What is being asked
Start at the line containing "From the standpoint" and transcribe every line exactly through the end of the records below, and only those lines.

Excerpt from a dataset
----------

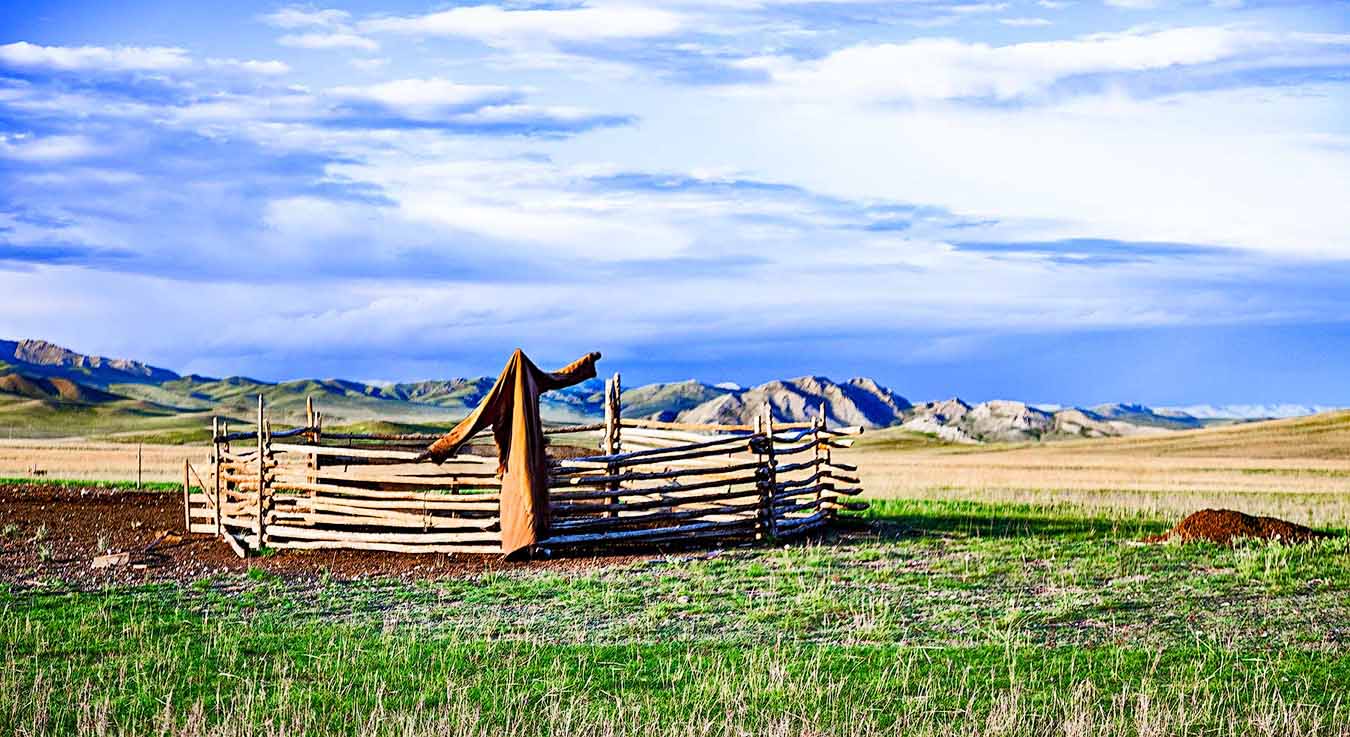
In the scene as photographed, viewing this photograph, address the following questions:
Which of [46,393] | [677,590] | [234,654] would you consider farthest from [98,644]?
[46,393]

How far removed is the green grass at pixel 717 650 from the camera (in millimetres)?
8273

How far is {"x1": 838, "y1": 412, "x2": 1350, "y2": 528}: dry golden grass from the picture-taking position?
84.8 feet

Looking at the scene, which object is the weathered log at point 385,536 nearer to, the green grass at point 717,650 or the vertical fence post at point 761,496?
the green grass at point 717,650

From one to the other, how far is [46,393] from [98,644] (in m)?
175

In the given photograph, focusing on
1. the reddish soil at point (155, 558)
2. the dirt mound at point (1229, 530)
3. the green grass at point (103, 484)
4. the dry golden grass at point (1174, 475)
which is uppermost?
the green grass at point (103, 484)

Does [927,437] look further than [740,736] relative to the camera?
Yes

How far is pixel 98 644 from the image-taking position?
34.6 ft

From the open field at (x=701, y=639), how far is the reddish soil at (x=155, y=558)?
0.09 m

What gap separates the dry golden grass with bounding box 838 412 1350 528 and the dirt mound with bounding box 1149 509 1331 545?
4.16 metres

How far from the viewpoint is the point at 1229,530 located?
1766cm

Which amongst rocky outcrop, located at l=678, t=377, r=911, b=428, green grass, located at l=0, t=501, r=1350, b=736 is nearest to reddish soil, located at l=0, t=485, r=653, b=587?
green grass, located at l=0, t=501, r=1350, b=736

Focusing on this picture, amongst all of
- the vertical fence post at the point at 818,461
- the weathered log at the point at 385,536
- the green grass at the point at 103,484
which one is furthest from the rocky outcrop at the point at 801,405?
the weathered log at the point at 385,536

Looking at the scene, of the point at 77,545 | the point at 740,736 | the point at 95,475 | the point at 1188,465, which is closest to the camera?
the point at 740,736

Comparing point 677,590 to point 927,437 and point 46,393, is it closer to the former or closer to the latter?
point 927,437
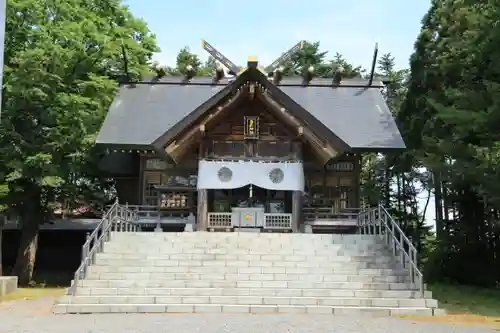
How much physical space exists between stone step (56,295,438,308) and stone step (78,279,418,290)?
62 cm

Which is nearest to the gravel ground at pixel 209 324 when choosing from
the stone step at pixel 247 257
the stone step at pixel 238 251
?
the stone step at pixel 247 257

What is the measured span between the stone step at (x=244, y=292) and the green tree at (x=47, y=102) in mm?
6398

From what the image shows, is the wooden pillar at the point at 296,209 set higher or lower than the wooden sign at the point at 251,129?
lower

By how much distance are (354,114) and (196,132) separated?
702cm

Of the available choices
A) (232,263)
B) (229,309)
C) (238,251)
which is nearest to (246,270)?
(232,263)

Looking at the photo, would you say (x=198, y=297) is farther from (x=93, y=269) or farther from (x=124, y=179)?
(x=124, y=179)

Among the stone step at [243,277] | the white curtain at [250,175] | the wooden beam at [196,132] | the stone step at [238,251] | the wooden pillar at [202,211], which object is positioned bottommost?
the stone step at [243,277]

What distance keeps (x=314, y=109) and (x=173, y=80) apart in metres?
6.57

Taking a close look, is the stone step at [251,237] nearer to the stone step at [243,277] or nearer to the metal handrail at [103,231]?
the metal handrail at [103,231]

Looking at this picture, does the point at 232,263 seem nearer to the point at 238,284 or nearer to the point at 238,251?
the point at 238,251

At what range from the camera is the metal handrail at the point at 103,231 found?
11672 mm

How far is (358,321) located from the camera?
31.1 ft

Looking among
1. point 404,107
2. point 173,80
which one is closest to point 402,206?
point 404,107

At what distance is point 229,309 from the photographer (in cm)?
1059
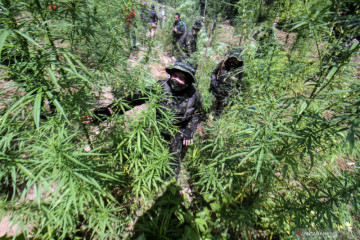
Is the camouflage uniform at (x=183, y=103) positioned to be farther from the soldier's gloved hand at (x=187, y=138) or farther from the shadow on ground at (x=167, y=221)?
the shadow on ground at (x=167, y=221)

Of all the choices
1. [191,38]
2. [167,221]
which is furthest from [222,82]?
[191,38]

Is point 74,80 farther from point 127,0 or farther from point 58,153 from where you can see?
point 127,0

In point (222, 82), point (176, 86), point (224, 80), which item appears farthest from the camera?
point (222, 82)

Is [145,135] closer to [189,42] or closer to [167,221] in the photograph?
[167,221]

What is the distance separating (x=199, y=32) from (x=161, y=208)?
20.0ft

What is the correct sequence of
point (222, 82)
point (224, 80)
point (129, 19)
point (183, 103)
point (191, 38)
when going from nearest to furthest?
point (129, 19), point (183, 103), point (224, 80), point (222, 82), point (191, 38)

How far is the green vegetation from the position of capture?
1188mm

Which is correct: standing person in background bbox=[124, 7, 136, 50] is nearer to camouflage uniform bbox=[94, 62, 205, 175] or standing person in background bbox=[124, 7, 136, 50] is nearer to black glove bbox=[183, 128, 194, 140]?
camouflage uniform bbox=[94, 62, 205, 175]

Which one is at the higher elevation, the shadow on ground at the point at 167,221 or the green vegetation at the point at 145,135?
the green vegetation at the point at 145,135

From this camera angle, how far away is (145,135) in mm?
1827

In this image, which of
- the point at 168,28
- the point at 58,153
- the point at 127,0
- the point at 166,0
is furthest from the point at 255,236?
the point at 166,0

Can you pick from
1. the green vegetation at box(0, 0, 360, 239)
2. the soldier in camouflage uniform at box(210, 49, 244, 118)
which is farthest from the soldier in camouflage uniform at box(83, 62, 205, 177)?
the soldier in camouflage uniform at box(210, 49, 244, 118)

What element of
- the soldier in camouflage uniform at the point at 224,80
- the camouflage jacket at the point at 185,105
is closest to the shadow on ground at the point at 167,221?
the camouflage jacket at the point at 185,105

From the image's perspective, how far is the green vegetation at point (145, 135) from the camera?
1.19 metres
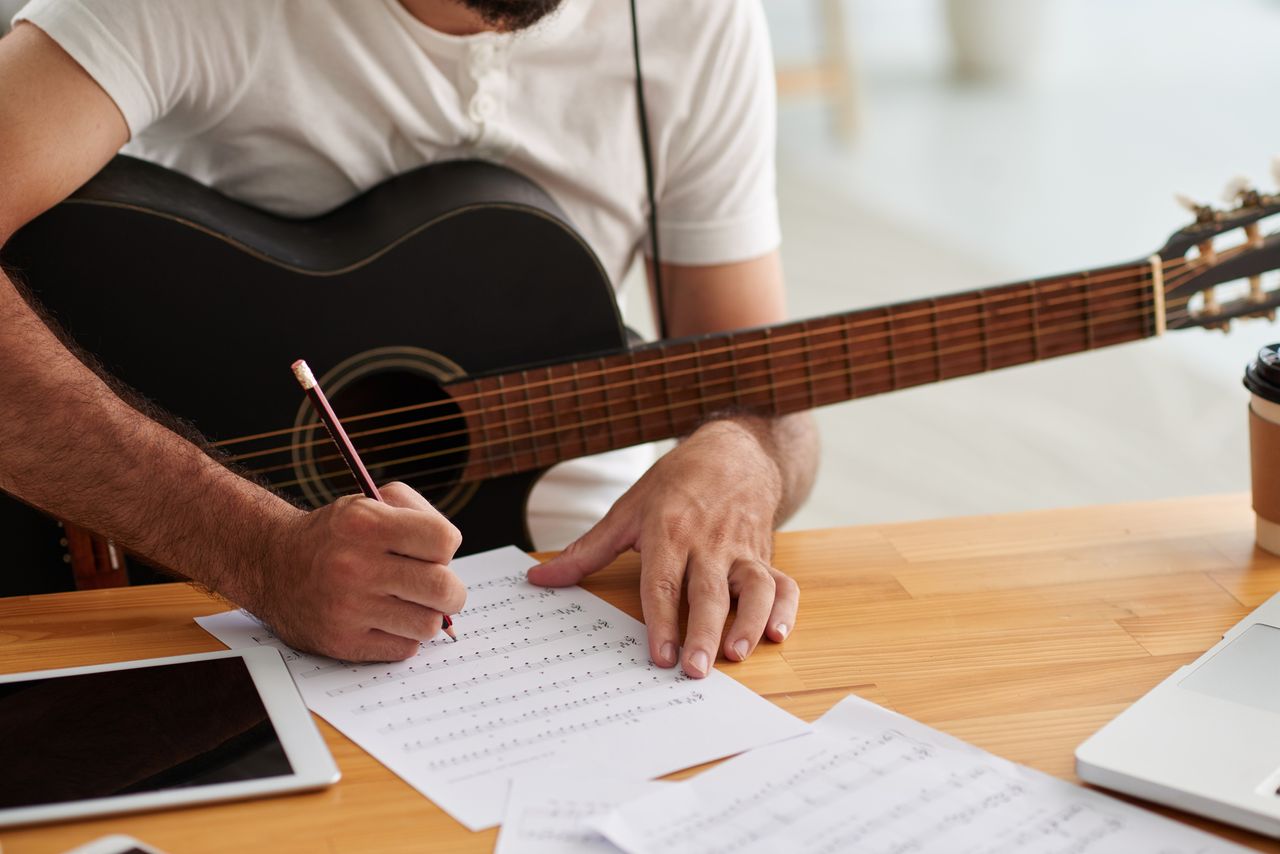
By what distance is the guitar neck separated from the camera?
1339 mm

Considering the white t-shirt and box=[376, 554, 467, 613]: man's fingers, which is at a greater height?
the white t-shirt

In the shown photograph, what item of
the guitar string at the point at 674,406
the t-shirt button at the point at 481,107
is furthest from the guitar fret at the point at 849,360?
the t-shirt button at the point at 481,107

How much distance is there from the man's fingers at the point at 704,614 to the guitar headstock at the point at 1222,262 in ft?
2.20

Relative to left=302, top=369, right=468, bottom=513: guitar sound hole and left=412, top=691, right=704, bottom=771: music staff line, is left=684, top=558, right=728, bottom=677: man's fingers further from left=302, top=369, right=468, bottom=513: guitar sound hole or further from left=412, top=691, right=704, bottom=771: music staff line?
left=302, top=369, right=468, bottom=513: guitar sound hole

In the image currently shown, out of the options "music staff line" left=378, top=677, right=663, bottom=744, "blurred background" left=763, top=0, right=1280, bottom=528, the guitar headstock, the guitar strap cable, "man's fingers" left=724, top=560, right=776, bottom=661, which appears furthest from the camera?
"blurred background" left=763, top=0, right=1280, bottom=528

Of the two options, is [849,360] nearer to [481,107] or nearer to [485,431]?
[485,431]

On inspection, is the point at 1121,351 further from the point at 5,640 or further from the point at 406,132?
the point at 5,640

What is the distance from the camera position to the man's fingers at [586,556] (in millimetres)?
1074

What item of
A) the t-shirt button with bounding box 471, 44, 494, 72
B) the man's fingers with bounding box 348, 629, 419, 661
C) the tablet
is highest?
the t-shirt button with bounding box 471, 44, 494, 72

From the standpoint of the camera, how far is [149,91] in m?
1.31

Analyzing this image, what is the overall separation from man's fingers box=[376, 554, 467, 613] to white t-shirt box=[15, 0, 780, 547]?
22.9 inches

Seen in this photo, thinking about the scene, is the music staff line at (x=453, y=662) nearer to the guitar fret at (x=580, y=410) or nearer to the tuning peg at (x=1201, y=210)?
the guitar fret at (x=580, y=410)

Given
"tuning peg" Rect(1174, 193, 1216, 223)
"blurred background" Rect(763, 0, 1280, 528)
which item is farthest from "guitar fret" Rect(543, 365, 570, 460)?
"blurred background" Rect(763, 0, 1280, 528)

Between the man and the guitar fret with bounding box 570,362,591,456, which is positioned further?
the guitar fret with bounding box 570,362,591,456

----------

Answer below
From the standpoint of the camera, how far is [149,91] in m?
1.31

Analyzing this image, what is the overall separation from man's fingers box=[376, 554, 467, 613] to white t-shirt box=[15, 0, 780, 547]?
22.9 inches

Seen in this photo, thinking about the scene, is the music staff line at (x=453, y=662) nearer to the guitar fret at (x=580, y=410) or nearer to the tuning peg at (x=1201, y=210)?
the guitar fret at (x=580, y=410)

Given
"tuning peg" Rect(1174, 193, 1216, 223)
"blurred background" Rect(763, 0, 1280, 528)
which item is farthest from "guitar fret" Rect(543, 365, 570, 460)?
"blurred background" Rect(763, 0, 1280, 528)

Between the man and the guitar fret with bounding box 570,362,591,456, which is positioned further?
the guitar fret with bounding box 570,362,591,456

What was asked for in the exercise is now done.